Foreclosures Up in NJ

The moratorium was never going to stabilize the housing market. Mostly it would just stall the inevitable. Since the projections for New Jersey are that the housing values will not stabilize until 2012 high foreclosure rates going to be high for some time. The rising underwater rates along with increasing unemployment levels will also need to stabilize to reduce foreclosure levels. So today's report in the Star Ledger article titled N.J. foreclosures start ticking up in March does not come as too much of a surprise. Let's take a look -

Foreclosures in New Jersey jumped nearly 40 percent in March over February, according to RealtyTrac Inc., showing that banks were again taking steps to repossess homes from delinquent owners after months of holding off.

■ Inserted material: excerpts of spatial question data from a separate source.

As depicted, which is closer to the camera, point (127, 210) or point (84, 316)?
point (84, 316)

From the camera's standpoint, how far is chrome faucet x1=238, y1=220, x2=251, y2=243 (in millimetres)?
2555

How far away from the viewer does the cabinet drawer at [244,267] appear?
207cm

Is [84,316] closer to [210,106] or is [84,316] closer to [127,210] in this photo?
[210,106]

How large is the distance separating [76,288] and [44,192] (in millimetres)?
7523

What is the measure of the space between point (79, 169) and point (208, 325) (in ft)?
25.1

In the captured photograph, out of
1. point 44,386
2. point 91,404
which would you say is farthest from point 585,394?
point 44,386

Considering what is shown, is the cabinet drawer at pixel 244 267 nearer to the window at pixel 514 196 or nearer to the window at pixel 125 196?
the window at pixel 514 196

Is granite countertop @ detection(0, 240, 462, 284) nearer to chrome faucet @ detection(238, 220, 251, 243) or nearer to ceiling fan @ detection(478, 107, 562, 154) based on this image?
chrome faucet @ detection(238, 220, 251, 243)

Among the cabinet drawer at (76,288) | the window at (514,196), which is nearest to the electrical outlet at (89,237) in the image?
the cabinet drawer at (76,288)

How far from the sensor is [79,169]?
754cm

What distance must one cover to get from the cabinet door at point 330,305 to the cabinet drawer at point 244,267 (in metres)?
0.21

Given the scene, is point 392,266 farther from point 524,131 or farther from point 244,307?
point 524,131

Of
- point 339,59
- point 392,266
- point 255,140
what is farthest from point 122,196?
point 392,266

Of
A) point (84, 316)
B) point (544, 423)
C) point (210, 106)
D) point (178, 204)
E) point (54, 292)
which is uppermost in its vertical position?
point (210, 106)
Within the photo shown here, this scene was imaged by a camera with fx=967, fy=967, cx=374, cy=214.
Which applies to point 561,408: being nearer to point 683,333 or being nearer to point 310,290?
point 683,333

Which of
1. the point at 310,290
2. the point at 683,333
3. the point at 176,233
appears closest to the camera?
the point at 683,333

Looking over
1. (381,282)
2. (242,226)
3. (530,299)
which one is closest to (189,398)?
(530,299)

Banks had halted foreclosures as they waited for details of a federal mortgage modification plan and as they integrated new restrictions on foreclosures passed by several states.

It won't end soon, economists say. They predict the unemployment rate will continue to increase throughout the year, meaning more people will not be able to make mortgage payments and, in turn, face foreclosure.


Foreclosures in the state rose 1.96 percent since March 2008. Quarterly data reflected the banks' moratoria. Foreclosures in the first quarter fell nearly 30 percent since the fourth quarter of 2008 and fell 10.7 percent over the first quarter of 2009, according to RealtyTrac, which lists foreclosures.

Foreclosures will not level for some time. While lenders are tightening their requirements - now you need more than a pulse - job losses can wipe out even the most prudent borrower. The difference between mortgage and property taxes and what unemployment disperses is too big for many to maintain their properties. Here is some snippets from an accompanying article from the AP titled US foreclosures up 24 pct in 1Q -

The faltering economy is causing the housing crisis to spread. Nationwide, nearly 804,000 homes received at least one foreclosure-related notice from January through March, up from about 650,000 in the same time period a year earlier, according to RealtyTrac Inc., a foreclosure listing firm.

In March, more than 340,000 properties were affected, up 17 percent from February and 46 percent from a year earlier.

Foreclosures "came back with a vengeance" last month and are likely to keep rising, said Rick Sharga, RealtyTrac's senior vice president for marketing.

Nearly 191,000 properties completed the foreclosure process and were repossessed by banks in the quarter. While the number was down 13 percent from the fourth quarter of last year, it is expected to rise through the summer and then possibly taper off.


In RealtyTrac's report, Nevada, Arizona, California and Florida had the nation's top foreclosure rates. In Nevada, one in every 27 homes received a foreclosure filing, while the number was one in every 54 in Arizona. Rounding out the top 10 were Illinois, Michigan, Georgia, Idaho, Utah and Oregon.

One in 27! That has got to be devasting for the state and the region.